ADRIAN MARTELL DAVIS, PETITIONER
on writ of certiorari to the supreme court of washington
HERSHEL HAMMON, PETITIONER
on writ of certiorari to the supreme court of indiana
Justice Thomas, concurring in the judgment in part and dissenting in part.
In Crawford v. Washington, 541 U. S. 36 (2004) , we abandoned the general reliability inquiry we had long employed to judge the admissibility of hearsay evidence under the Confrontation Clause, describing that inquiry as “inherently, and therefore permanently, unpredictable.” Id., at 68, n. 10 (emphasis in original). Today, a mere two years after the Court decided Crawford, it adopts an equally unpredictable test, under which district courts are charged with divining the “primary purpose” of police interrogations. Ante, at 7. Besides being difficult for courts to apply, this test characterizes as “testimonial,” and therefore inadmissible, evidence that bears little resemblance to what we have recognized as the evidence targeted by the Confrontation Clause. Because neither of the cases before the Court today would implicate the Confrontation Clause under an appropriately targeted standard, I concur only in the judgment in Davis v. Washington, No. 05–5224, and dissent from the Court’s resolution of Hammon v. Indiana, No. 05–5705.
The Confrontation Clause provides that “[i]n all criminal prosecutions, the accused shall enjoy the right … to be confronted with the witnesses against him … .” U. S. Const., Amdt. 6. We have recognized that the operative phrase in the Clause, “witnesses against him,” could be interpreted narrowly, to reach only those witnesses who actually testify at trial, or more broadly, to reach many or all of those whose out-of-court statements are offered at trial. Crawford, supra, at 42–43; White v. Illinois, 502 U. S. 346, 359–363 (1992) (Thomas, J., concurring in part and concurring in judgment). Because the narrowest interpretation of the Clause would conflict with both the history giving rise to the adoption of the Clause and this Court’s precedent, we have rejected such a reading. See Crawford, supra, at 50–51; White, supra, at 360 (opinion of Thomas, J.).

■ **Data rows**:
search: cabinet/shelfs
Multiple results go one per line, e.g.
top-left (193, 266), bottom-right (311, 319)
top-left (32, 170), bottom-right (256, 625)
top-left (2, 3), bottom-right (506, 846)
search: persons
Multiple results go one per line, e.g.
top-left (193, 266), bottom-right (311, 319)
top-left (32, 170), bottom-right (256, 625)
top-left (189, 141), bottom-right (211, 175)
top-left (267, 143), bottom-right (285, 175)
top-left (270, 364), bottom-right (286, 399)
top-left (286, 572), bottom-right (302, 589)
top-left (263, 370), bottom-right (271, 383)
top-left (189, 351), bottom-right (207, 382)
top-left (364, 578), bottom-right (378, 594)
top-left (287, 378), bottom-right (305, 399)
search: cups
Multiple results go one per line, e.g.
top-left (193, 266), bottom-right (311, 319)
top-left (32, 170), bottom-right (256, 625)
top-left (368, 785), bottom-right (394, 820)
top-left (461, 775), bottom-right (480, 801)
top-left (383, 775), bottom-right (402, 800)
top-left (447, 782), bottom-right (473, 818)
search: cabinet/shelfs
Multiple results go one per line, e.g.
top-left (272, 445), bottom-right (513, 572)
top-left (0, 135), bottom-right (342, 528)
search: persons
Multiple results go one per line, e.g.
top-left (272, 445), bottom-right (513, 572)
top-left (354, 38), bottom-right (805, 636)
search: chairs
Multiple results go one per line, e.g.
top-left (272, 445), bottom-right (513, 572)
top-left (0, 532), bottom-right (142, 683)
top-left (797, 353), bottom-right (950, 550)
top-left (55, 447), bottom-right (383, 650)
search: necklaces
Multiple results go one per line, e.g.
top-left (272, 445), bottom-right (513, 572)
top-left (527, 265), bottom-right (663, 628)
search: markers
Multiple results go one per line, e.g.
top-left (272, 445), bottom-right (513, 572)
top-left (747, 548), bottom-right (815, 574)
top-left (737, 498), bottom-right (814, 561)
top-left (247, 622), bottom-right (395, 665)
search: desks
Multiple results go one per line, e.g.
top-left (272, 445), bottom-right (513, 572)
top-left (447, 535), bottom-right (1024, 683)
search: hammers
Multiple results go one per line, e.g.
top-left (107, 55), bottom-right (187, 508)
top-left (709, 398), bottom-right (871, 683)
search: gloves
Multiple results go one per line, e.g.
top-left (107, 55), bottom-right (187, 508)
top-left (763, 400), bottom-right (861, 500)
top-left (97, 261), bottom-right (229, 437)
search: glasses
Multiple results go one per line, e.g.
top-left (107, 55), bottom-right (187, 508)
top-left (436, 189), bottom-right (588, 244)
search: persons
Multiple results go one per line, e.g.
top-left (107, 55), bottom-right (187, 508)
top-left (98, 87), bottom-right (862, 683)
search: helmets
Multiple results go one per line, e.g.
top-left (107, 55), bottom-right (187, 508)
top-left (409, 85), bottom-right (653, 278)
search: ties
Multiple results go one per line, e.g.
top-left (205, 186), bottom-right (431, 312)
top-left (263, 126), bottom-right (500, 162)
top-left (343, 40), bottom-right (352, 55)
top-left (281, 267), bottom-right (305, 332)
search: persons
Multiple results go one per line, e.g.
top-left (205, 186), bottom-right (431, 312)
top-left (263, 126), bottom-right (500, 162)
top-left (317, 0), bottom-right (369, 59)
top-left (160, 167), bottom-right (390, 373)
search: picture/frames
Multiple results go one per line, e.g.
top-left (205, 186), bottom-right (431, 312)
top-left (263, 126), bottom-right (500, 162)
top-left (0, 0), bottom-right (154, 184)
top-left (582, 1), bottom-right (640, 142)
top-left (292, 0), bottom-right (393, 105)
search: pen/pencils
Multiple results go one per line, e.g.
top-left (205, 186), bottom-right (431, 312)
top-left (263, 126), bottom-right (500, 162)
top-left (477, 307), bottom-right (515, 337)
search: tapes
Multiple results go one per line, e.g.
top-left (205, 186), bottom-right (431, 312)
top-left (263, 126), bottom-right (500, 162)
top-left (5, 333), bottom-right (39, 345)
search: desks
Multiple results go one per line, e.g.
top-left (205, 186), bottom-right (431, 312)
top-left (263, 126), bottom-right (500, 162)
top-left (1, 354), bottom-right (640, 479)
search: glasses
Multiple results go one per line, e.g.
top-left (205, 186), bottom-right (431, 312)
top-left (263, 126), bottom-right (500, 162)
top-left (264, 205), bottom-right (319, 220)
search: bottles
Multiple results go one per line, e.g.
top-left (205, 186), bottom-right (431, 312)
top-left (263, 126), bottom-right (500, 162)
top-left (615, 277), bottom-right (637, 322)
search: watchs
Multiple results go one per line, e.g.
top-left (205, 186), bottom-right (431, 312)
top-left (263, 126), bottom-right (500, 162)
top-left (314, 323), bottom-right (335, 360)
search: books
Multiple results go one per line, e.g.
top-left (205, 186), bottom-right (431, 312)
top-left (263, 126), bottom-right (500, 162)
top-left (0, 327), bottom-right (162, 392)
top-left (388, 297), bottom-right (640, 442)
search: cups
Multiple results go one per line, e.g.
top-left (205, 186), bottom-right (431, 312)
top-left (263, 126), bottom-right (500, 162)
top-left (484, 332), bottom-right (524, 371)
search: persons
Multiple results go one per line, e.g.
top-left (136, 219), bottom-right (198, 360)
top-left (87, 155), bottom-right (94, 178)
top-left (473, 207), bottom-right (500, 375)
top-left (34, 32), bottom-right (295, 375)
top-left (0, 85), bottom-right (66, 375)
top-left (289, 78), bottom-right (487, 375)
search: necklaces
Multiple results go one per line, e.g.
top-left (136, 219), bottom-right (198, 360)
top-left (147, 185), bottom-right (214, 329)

■ **What this exercise asks**:
(a) List every case that the opinion identifies by the names of its parties.
(b) Answer these questions from the opinion:
(i) In what year was Crawford v. Washington decided?
(ii) Under the test the Court adopts today, what are district courts charged with divining?
(iii) Which amendment to the Constitution contains the Confrontation Clause?
(c) Continue the opinion on the Confrontation Clause from the point where it stops.

■ **Answers**:
(a)
Crawford v. Washington
Davis v. Washington
Hammon v. Indiana
White v. Illinois

(b)
(i) 2004
(ii) The "primary purpose" of police interrogations
(iii) The Sixth Amendment

(c)
Rejection of the narrowest view of the Clause does not, however, require the broadest application of the Clause to exclude otherwise admissible hearsay evidence. The history surrounding the right to confrontation supports the conclusion that it was developed to target particular practices that occurred under the English bail and committal statutes passed during the reign of Queen Mary, namely, the “civil-law mode of criminal procedure, and particularly its use of ex parte examinations as evidence against the accused.” Crawford, supra, at 43, 50; White, supra, at 361–362 (opinion of Thomas, J.); Mattox v. United States, 156 U. S. 237, 242 (1895) . “The predominant purpose of the [Marian committal] statute was to institute systematic questioning of the accused and the witnesses.” J. Langbein, Prosecuting Crime in the Renaissance 23 (1974) (emphasis added). The statute required an oral examination of the suspect and the accusers, transcription within two days of the examinations, and physical transmission to the judges hearing the case. Id., at 10, 23. These examinations came to be used as evidence in some cases, in lieu of a personal appearance by the witness. Crawford, supra, at 43–44; 9 W. Holdsworth, A History of English Law 223–229 (1926). Many statements that would be inadmissible as a matter of hearsay law bear little resemblance to these evidentiary practices, which the Framers proposed the Confrontation Clause to prevent. See, e.g., Crawford, supra, at 51 (contrasting “[a]n off-hand, overheard remark” with the abuses targeted by the Confrontation Clause). Accordingly, it is unlikely that the Framers intended the word “witness” to be read so broadly as to include such statements. Cf. Dutton v. Evans, 400 U. S. 74, 94 (1970) (Harlan, J., concurring in result) (rejecting the “assumption that the core purpose of the Confrontation Clause of the Sixth Amendment is to prevent overly broad exceptions to the hearsay rule”).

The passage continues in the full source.